### EXCERPTED TEXT
>>>>

Western Week

Western Week: The New Frontier

The Western, on film, has dwindled in prevalence and fashionability since its mid 20th century heyday. Has the cowboy rode off into the sunset, never to be seen again?

Nah.

Like any other genre and art form, the Western has expanded, grown, and metamorphosed. Instead of just the classic shoot ’em up westerns, or simple tales of morality and justice, westerns throughout the 20th century and into the 21st have become more fluid and flexible, as seen in the more revisionist, Spaghetti Westerns of the 1960s and ’70s, and the challenging of the noble hero, and daring to impart ambiguous endings.

Since we have covered some of the classics in the genre, we now explore the new frontier for the Western, and a few of the directions these films have taken since the 1970s.

The Throwbacks and Remakes:

These films pay homage to the old school Western–they are set in the wild west, and they employ themes prevalent in the genre (the hero or anti-hero tale, interactions with native americans, etc), but not necessarily with the same outcomes. In Dances With Wolves, the rules and conventions are played to the letter–noble, solitary hero goes out west and discovers the new frontier, both external and internal, as he fights to protect the innocent. Clint Eastwood’s Unforgiven, on the exact opposite end, turns convention on its head by creating a tale without morality, and a solid anti-hero in old gunslinger Munny. An extremely risky move, but ultimately with positive results.

The 1993 movie Tombstone is another throwback Western, based on (and largely fictionalizing) Wyatt Earp and Doc Holliday’s legendary gunfight at the O.K. Corral in Tombstone, Arizona–a subject of many a Western. The film focuses on the lawlessness of the west, the free reigning banditry, and a heroic stand to serve justice. ***Note: Kevin Costner’s movie Wyatt Earp came out a few months after Tombstone, after he had read the script and disagreed with the general focus of the movie. Kurt Russell is a way cooler Wyatt Earp than Kevin Costner. And Val Kilmer’s Doc Holliday owns. If you can only watch one, watch Tombstone.***

Another more recent throwback remake, is the 1998 film The Mask of Zorro. Zorro initially was a character in books by Johnston McCulley in the 1920s, but his popularity has spanned across decades and in different media–from books, to television to movies. While Zorro is no gunslinger, he does capture the heart of old western tales–standing for innocent people in the face of injustices and lawless exploitation.

<<<<

### WORK INSTRUCTION A
According to the Western Week text, who first created Zorro as a character, and in what decade?
### WORK INSTRUCTION B
Carry the Western Week text forward from its last sentence, writing the next section in the same voice.

### SUPPLIED ENTRIES
>>>>

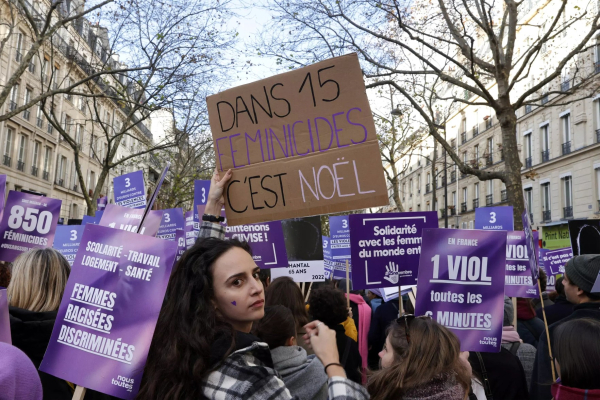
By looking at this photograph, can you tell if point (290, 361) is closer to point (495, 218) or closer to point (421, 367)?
point (421, 367)

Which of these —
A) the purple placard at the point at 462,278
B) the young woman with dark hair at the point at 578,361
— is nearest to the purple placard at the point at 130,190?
the purple placard at the point at 462,278

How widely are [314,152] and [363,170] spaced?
343mm

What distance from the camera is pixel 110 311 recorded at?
254 centimetres

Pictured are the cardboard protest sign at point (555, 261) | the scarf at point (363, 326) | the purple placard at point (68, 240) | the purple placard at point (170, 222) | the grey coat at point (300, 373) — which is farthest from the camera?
the cardboard protest sign at point (555, 261)

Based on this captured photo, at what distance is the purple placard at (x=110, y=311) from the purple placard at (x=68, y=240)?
16.8 ft

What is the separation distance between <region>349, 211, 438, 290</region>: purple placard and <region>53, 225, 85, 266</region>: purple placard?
421cm

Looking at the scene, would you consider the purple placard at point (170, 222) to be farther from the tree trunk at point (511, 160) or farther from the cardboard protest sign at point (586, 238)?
the tree trunk at point (511, 160)

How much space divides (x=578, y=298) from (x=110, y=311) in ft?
11.5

<<<<

### EXPECTED OUTPUT A
Johnston McCulley created Zorro in books in the 1920s.

### EXPECTED OUTPUT B
The most recent remake, and a damn good movie, is last year’s release of 3:10 to Yuma starring Russell Crowe and Christian Bale. Based on the short story by by Elmore Leonard and the 1957 film, James Mangold’s remake manages to maintain the intensity and integrity of the old Western, but still update the movie to a more jaded, tough 21st century audience. Although the story doesn’t quite make sense, the performances alone are enough to make this film great.

The Western Comedies:

The Western hasn’t always just been about weighty issues and themes–and the 1980’s and ’90s saw a rejuvenation of the genre…in comedy form!

James Garner and Mel Gibson as Bret Maverick

The 1994 comedy Maverick, a film remake of the 1950s series, starring Mel Gibson, Jodie Foster, and James Garner is a wonderful take on the Western. With a less-than-upfront hero in Bret Maverick, a beautiful wily Annabelle Bransford, and a law Marshall that isn’t exactly a forthcoming straight shooter either, Maverick entertains and pokes fun at older Western conventions, while still playing by the rules.

The ’80s classic comedy Three Amigos also plays on Western conventions in a comedic remake of The Magnificent Seven.

The Science Fiction/Space Opera Western:

Why not? Just as the American West and it’s unexplored nature as a new frontier was used as the perfect backdrop for these films, so too is outer space.

Space Operas like George Lucas’ Star Wars series pay homage to the western–with bounty hunters like Boba Fett, gangsters like Jabba the Hut, and rogue pilots like Han Solo.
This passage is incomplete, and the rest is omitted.